■ **PROBLEM**
Copy the records below line for line, without changing a single character.

(Data items)
>> begin

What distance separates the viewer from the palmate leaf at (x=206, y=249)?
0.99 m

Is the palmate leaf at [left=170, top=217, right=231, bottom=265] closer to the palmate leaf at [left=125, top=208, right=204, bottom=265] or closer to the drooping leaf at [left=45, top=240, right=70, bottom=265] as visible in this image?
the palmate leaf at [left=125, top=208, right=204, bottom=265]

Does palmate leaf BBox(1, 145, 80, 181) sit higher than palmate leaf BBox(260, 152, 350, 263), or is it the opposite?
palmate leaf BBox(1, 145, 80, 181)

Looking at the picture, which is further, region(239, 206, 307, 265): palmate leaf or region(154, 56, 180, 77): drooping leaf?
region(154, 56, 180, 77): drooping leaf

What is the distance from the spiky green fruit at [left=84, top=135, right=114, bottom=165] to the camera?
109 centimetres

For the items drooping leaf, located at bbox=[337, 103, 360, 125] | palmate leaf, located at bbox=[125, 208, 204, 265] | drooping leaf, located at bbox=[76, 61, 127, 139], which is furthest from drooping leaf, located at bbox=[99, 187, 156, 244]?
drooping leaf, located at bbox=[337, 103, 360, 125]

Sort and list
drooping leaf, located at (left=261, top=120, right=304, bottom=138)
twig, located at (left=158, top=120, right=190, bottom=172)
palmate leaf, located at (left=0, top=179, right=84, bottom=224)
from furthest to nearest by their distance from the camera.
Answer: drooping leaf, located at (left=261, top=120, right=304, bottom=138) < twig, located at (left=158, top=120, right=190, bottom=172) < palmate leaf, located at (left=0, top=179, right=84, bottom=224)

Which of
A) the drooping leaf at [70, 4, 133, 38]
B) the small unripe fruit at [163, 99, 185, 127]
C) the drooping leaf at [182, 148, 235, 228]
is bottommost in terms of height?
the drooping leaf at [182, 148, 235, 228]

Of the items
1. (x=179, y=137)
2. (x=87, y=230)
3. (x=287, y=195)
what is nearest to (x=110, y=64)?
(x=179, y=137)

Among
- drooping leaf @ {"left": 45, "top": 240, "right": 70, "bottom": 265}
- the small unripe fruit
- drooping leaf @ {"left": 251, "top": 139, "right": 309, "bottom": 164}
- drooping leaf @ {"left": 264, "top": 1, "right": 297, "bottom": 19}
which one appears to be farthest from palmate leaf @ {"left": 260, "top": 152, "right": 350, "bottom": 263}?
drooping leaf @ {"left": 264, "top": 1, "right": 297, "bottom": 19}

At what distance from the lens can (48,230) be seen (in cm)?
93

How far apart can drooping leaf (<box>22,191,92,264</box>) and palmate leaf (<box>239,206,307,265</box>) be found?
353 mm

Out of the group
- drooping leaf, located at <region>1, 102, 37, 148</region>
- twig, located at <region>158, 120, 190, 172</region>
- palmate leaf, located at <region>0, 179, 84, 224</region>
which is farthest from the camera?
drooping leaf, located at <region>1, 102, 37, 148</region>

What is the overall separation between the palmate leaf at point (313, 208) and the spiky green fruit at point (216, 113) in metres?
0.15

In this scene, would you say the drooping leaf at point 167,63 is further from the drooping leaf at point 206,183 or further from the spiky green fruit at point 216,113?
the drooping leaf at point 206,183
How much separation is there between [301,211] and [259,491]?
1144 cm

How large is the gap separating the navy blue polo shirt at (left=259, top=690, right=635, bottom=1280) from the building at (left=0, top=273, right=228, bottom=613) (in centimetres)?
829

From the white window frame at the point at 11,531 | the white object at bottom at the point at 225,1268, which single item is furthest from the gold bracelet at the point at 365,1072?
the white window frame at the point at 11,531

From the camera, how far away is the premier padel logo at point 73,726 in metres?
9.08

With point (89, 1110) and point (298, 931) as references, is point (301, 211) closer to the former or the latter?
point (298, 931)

>> end

■ **WRITTEN REPLY**
What distance separates the viewer from the palmate leaf at (x=206, y=249)?
0.99 m

Is the palmate leaf at [left=170, top=217, right=231, bottom=265] closer to the palmate leaf at [left=125, top=208, right=204, bottom=265] or closer to the drooping leaf at [left=45, top=240, right=70, bottom=265] as visible in this image?
the palmate leaf at [left=125, top=208, right=204, bottom=265]

Does palmate leaf BBox(1, 145, 80, 181) sit higher than palmate leaf BBox(260, 152, 350, 263), or is it the opposite?
palmate leaf BBox(1, 145, 80, 181)

Looking at the picture, which is further, region(239, 206, 307, 265): palmate leaf or region(154, 56, 180, 77): drooping leaf?
region(154, 56, 180, 77): drooping leaf

What is the distance from the spiky green fruit at [left=84, top=135, right=114, bottom=165] to the camera?
109 centimetres

For the items drooping leaf, located at bbox=[337, 103, 360, 125] | palmate leaf, located at bbox=[125, 208, 204, 265] | drooping leaf, located at bbox=[76, 61, 127, 139], which is furthest from drooping leaf, located at bbox=[99, 187, 156, 244]?
drooping leaf, located at bbox=[337, 103, 360, 125]

Sort and list
drooping leaf, located at (left=261, top=120, right=304, bottom=138)
twig, located at (left=158, top=120, right=190, bottom=172)
palmate leaf, located at (left=0, top=179, right=84, bottom=224)
from furthest to nearest by their distance from the camera.
Answer: drooping leaf, located at (left=261, top=120, right=304, bottom=138) < twig, located at (left=158, top=120, right=190, bottom=172) < palmate leaf, located at (left=0, top=179, right=84, bottom=224)

Which of
A) the drooping leaf at [70, 4, 133, 38]
B) the small unripe fruit at [163, 99, 185, 127]
C) the drooping leaf at [182, 148, 235, 228]
is bottommost in terms of height?
the drooping leaf at [182, 148, 235, 228]

Of the items
1. (x=179, y=137)
2. (x=87, y=230)
3. (x=287, y=195)
what is nearest to (x=110, y=64)?
(x=179, y=137)

Among
- drooping leaf @ {"left": 45, "top": 240, "right": 70, "bottom": 265}
- the small unripe fruit
- drooping leaf @ {"left": 251, "top": 139, "right": 309, "bottom": 164}
- drooping leaf @ {"left": 264, "top": 1, "right": 297, "bottom": 19}
which one appears to be farthest from palmate leaf @ {"left": 260, "top": 152, "right": 350, "bottom": 263}?
drooping leaf @ {"left": 264, "top": 1, "right": 297, "bottom": 19}

At what distance from the lens can (48,230) be seen (in cm)?
93

How far apart can drooping leaf (<box>22,191,92,264</box>) and palmate leaf (<box>239,206,307,265</box>) be found?
353 mm

Out of the group
- drooping leaf, located at <region>1, 102, 37, 148</region>
- twig, located at <region>158, 120, 190, 172</region>
- palmate leaf, located at <region>0, 179, 84, 224</region>
which is farthest from the camera?
drooping leaf, located at <region>1, 102, 37, 148</region>

What is the overall separation between the palmate leaf at point (313, 208) and the spiky green fruit at point (216, 113) in metres?
0.15

In this scene, would you say the drooping leaf at point 167,63 is further from the drooping leaf at point 206,183 or further from the spiky green fruit at point 216,113?
the drooping leaf at point 206,183
How much separation is there between [301,211] and [259,491]?
1144 cm

How large is the gap separating the navy blue polo shirt at (left=259, top=690, right=635, bottom=1280) from the building at (left=0, top=273, right=228, bottom=613) (in centimetres)?
829

From the white window frame at the point at 11,531 | the white object at bottom at the point at 225,1268, which single item is furthest from the gold bracelet at the point at 365,1072?
the white window frame at the point at 11,531

From the camera, how far away is the premier padel logo at point 73,726 in metres?
9.08

With point (89, 1110) and point (298, 931) as references, is point (301, 211) closer to the former or the latter?
point (298, 931)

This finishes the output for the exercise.